• **DOCUMENT PASSAGE**
Gut-microbiome-related LCT genotype and 2-year changes in body composition and fat distribution: the POUNDS Lost Trial

Abstract

Background/objectives: Gut microbiome regulates host energy metabolism and adiposity. A recent study identified a genome-wide significant variant in the lactase (LCT) gene that determines gut-microbiome abundance. We investigated whether the LCT variant influenced long-term changes in adiposity among overweight and obese individuals.

Subjects/methods: We included 583 whites with LCT variant rs4988235 (G allele as Bifidobacterium-abundance-increasing allele) who were randomly assigned to one of four weight-loss diets varying in macronutrient contents. Two-year changes in adiposity measures were assessed according to the LCT genotype and weight-loss diets.

Results: We observed a significant interaction between the LCT genotype and dietary protein intake on changes in whole body total fat mass %, trunk fat %, superficial adipose tissue mass (SAT), visceral adipose tissue mass (VAT), and total adipose tissue mass (TAT) (P_interaction < 0.05 for all). In response to high-protein diet, carrying the G allele of LCT variant rs4988235 was associated with greater reduction of whole body total fat mass % (β [SE] -0.9 [0.43], P = 0.04), trunk fat % (-1.06 [0.58], P = 0.07), SAT (-0.89 [0.42], P = 0.04), VAT (-0.63 [0.27], P = 0.03), and TAT (-1.69 [0.76], P = 0.03). Conversely, increasing numbers of the G allele tended to be related to less reduction of these outcomes in response to low-protein diet.

Conclusions: Long-term improvement of body fat composition and distribution was significantly influenced by the Bifidobacterium-related LCT genotype and dietary protein intake. Overweight and obese individuals with the G allele of LCT variant rs4988235 may benefit improving adiposity by eating a low-calorie, high-protein diet.

• **SET OF TASKS**
- A) List the adiposity measures that the POUNDS Lost abstract above says showed a significant interaction between the LCT genotype and dietary protein intake.
- B) Extend the POUNDS Lost abstract above by writing what comes next after its final sentence.

• **PROVIDED RECORDS**
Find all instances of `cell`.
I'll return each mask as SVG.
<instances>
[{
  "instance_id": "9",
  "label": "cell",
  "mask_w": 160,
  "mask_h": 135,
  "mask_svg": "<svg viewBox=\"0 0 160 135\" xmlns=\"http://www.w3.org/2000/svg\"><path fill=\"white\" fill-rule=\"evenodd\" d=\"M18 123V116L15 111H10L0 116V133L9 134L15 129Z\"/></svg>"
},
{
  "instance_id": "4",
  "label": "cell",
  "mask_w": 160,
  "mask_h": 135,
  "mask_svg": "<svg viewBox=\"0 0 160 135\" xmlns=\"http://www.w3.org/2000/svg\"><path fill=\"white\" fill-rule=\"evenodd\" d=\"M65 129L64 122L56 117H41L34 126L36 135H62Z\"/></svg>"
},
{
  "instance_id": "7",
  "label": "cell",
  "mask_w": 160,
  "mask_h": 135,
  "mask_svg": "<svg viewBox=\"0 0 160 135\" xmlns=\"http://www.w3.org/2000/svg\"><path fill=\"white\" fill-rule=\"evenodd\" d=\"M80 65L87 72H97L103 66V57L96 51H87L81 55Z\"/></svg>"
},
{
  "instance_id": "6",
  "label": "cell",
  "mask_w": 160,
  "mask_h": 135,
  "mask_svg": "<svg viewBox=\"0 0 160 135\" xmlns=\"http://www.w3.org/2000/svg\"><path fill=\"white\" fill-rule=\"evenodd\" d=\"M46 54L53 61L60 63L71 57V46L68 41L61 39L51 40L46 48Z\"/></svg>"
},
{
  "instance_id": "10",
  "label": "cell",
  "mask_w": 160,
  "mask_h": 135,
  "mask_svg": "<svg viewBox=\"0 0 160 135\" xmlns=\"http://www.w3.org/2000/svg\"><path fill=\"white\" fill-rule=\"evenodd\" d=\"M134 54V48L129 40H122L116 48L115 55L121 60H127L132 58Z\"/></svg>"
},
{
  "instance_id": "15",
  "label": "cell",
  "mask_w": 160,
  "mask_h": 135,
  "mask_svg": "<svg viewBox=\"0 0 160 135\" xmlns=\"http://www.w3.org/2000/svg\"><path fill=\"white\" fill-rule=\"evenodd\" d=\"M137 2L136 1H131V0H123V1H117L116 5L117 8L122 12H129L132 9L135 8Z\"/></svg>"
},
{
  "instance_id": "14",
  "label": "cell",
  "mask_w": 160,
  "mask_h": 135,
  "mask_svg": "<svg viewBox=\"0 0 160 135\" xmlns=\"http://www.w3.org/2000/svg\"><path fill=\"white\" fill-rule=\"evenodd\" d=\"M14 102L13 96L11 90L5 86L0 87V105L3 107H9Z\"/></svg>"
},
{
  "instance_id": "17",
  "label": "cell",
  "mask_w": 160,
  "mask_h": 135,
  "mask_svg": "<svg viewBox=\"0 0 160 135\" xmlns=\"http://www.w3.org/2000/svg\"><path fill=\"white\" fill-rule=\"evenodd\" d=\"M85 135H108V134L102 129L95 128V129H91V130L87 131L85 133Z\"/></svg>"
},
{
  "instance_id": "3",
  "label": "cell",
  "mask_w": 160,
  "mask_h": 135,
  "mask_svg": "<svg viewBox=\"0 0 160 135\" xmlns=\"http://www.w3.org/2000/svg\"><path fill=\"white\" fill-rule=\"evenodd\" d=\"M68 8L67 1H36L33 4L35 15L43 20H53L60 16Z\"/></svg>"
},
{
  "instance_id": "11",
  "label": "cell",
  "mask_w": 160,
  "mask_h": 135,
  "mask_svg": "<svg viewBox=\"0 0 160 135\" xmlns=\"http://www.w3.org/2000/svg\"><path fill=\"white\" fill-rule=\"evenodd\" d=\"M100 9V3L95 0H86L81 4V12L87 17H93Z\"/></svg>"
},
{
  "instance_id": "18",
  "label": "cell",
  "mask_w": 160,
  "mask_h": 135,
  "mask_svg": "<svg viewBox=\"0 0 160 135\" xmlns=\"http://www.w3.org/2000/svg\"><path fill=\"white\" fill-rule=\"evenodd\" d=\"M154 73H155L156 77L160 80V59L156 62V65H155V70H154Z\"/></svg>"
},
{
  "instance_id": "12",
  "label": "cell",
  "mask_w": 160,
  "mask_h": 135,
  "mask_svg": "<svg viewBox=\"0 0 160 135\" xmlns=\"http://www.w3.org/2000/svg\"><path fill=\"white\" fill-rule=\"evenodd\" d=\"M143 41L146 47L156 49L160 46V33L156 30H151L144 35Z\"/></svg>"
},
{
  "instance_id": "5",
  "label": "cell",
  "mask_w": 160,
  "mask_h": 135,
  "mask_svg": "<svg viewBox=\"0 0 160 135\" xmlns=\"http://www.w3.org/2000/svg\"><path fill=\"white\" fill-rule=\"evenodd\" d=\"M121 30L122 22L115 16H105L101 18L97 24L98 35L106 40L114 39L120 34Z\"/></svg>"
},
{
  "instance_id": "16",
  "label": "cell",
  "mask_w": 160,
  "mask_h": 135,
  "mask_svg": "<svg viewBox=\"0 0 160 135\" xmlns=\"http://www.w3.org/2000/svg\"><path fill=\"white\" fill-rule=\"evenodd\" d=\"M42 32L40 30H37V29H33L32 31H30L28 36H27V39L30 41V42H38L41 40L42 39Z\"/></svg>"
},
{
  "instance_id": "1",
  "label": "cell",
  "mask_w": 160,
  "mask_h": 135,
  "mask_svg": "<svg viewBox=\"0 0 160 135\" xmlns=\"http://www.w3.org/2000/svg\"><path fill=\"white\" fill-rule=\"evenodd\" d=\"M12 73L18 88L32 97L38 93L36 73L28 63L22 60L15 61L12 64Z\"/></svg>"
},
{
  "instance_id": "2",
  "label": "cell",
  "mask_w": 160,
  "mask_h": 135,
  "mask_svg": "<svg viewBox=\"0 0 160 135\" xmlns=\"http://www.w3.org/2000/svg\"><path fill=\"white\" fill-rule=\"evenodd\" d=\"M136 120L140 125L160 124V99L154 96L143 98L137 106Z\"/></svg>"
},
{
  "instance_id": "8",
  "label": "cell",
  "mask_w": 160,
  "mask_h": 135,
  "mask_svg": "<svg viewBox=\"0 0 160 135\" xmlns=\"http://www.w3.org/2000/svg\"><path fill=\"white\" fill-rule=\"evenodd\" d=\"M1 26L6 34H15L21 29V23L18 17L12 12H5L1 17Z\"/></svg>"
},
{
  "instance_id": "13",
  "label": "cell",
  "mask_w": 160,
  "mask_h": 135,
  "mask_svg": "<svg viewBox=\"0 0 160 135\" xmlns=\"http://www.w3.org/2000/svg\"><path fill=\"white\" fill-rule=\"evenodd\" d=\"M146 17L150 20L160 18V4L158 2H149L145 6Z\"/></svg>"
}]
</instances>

• **WRITTEN ANSWERS**
- A)
- Whole body total fat mass %
- Trunk fat %
- Superficial adipose tissue mass (SAT)
- Visceral adipose tissue mass (VAT)
- Total adipose tissue mass (TAT)

- B)
Figure 1

Two-year changes in body composition and body fat distribution according to the LCT rs4988235 genotype and low- or high- protein diet White bars, AA genotype; gray bars, AG genotype; black bars, GG genotype. Data are means ± SE values (error bars) after adjustment for age, sex, body mass index and value for the respective outcome traits at the baseline examination. Abbreviation: DSAT, deep subcutaneous adipose tissue mass; SAT, superficial adipose tissue mass; VAT, visceral adipose tissue mass; TAT, total adipose tissue mass.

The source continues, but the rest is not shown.